**DOCUMENT SEGMENT**.

========================================================================

Private consumption expenditure is one of the largest components of aggregate expenditure in Nigeria. It constitutes about 72% of GDP over the period understudy. It is therefore an important aspect of the macro-economy of any nation. In the same vein inflation has been a persistent evil affecting the economy of Nigeria. So they are both required to have a deep understanding of how macro-economy functions. The determinants of these two aggregates can therefore not be divorced from the activities in the financial sector. Hinging on the Keynesian absolute income consumption hypothesis, the paper used 3 SLS to estimate the two macroeconomic equations. The results showed that money supply, market capitalization and exchange rate had positive impact on personal consumption expenditure. However, it is only market capitalization that is not statistically significant. All the financial variables used—money supply, interest rate and exchange rate had positive relationship with the general price level. However it was only exchange rate that was not statistically significant. The paper concluded that shocks in the financial sector explained the variations in personal consumption and inflation. It was therefore recommended that interest rate and exchange rate should not be absolutely left to the dictate of the market forces. Government should intervene occasionally as the case may demand. Conducive environment that will make activities in the capital market should be encouraged.

1. Introduction

The Nigerian economy has been characterized by low productivity of factor inputs, reliance on mono-product base, low and falling capacity utilization of the manufacturing sector, high volatility in foreign exchange earnings and its depreciation which raises input cost for the manufacturing sector, high cost of borrowing, and high inflation while stock prices were falling culminating in losses for the investors. For example, the lending rate which was 10% in 1986 rose to 12% in 2012. This increased the cost of borrowing and stifled investment. The consumer price index which stood at 10.42% in 1992 rose to 84.90% in 2001 and finally to 141.1% in 2012. This translates to a rise in the index to about 74% between 1992 and 2001 and about 60% between 2001 and 2012. Other features of the Nigerian economy include weak infrastructural base, high unemployment rate which kept on rising over the years except in 2012 when it fell to 17.17% from 23.4% in 2011, phenomenal growth in money supply fuelled by high fiscal deficits, and balance of payment deficits. These have been the case in spite of the various reforms in the financial sector since 1986.

In 1987, the Federal Government of Nigeria commenced an extensive reform of the financial system as part of a Structural Adjustment Programme (SAP). The reforms in the capital, money and foreign exchange markets involved liberalizing interest and exchange rates, promoting a market-based system of credit allocation, flexible exchange rate system for naira, enhancing competition and efficiency in the financial system as well as strengthening the regulatory and supervisory framework of the financial system. However recent and current development in the economy has made it not clear if the reforms have achieved the desired results.

========================================================================

**REQUIRED TASK A**. Please rewrite the part of the text on financial shocks in Nigeria that opens with the words containing "In 1987, the" and closes with "the desired results.", replacing "Federal Government of Nigeria" with "Nigerian government".
**REQUIRED TASK B**. Extend the text on financial shocks in Nigeria by continuing after its last sentence.

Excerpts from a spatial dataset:
========================================================================

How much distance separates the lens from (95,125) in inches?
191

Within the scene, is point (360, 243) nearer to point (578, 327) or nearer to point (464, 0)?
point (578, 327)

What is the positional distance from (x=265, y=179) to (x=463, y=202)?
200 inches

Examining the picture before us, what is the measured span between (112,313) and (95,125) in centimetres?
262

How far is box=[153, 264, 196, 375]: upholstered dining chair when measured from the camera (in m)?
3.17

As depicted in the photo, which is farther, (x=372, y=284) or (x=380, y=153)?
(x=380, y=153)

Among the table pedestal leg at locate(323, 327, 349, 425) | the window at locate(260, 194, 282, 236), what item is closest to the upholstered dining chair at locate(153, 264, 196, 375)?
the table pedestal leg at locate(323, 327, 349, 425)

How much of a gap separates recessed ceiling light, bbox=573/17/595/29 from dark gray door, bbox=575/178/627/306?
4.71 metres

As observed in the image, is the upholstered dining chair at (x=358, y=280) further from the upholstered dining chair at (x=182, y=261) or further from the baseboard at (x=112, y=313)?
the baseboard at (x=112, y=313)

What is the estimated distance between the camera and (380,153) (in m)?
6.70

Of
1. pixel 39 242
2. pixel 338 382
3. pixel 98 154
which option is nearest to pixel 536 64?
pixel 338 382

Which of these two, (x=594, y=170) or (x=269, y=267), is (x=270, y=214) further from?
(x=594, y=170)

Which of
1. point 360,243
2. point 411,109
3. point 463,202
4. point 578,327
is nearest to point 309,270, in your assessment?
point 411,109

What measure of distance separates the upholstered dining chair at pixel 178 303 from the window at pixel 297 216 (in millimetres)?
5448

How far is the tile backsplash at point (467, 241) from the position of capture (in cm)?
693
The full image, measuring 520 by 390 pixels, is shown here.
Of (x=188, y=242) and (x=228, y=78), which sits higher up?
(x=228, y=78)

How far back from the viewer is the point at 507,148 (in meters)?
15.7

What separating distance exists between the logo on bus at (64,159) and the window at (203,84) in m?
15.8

========================================================================

**TASK RESPONSE A**.
In 1987, the Nigerian government commenced an extensive reform of the financial system as part of a Structural Adjustment Programme (SAP). The reforms in the capital, money and foreign exchange markets involved liberalizing interest and exchange rates, promoting a market-based system of credit allocation, flexible exchange rate system for naira, enhancing competition and efficiency in the financial system as well as strengthening the regulatory and supervisory framework of the financial system. However recent and current development in the economy has made it not clear if the reforms have achieved the desired results.

**TASK RESPONSE B**.
With SAP in 1986 and the consequent expansionary fiscal and monetary policies of the federal government, money supply jumped from 1.2% in 1986 to 60.4% in 1992 before declining to 18.4% in 1998. By year 2000 it increased by 62.2% before declining to 29.5% in 2003 and 6.3% in 2007 (CBN Annual Statement, 2009) [1] . In 2009, money supply figure stood at N107 billion but rose to N154.8 billion in 2012 (CBN, 2012) [2] . This represents about 44.7% increase over the period. The overall increase in money supply usually, leads to a situation of too much money chasing too few goods making prices of goods and services equally increase. The prime lending rate equally rose sharply from 9.25% in 1985 to 36.09% in 1993 before declining to 18.4% in 1998 and subsequently to 16.94% in 2007 (CBN Annual Statement, 2009) [1] . It increased in 2009 to 18.9% before marginally reducing to 16.79% in 2012 (CBN, 2012) [2] . The increase in the prime lending rate resulted in high costs of borrowing to the real sector thereby further reinforcing the high cost of production and the unit price of goods and services.

Consequent upon the above, inflation rate climbed to 57.25% in 1993 before it fell to 8.5% in 1997. By 2005 it stood at 17.9% while it dropped to a single digit of 5.4% in 2007. It was 12.4% in 2009 exceeding both the national and West African Monetary Zone single-digit inflation rate target (CBN, 2009) [1] . In general, however, inflation trend in Nigeria has been on a decline since 2000. It has been on a single digit since the late part of the first decade of the century till date.

Consumption is also one of the measures of performance of the macro-economy of a country. It tells about the share of the total output of the economy that goes to households. Therefore consumption affects the welfare of the citizenry. Personal consumption in Nigeria has increased over the years. It increased from N51, 537M in 1986 to N1, 387, 445M in 1995. The figure was put at N11, 07505M in 2005 before it finally increased to N17, 539, 049M in 2010. Over the entire period, personal consumption kept on rising. The rise in personal consumption profile in Nigeria was due to the increase in salaries and wages of workers. Particularly, the minimum wage and the monetization of fringe benefits policy implemented by both Abdulsalam and Obasanjo made the disposable income of workers to increase. Also, the high cost of borrowing and the non-competitiveness of the domestic product at the international market coupled with the import consumption orientation of the citizens made lending to firms by commercial banks more risky. This made the commercial banks to divert attention from lending to firms to that of individual household. The credits to the household were used for private consumption such as cars, electronics and laptops/personal computers which had to be imported.

It therefore becomes imperative to empirically investigate the effect of financial sector development on inflation and consumption in Nigeria between 1986 and 2012.

The paper is divided into five sections. Section one generally introduced the topic while section two discusses literature and theoretical nexus. Section three contains methodology while section four discusses empirical results. Section five summarizes, concludes and gives recommendations.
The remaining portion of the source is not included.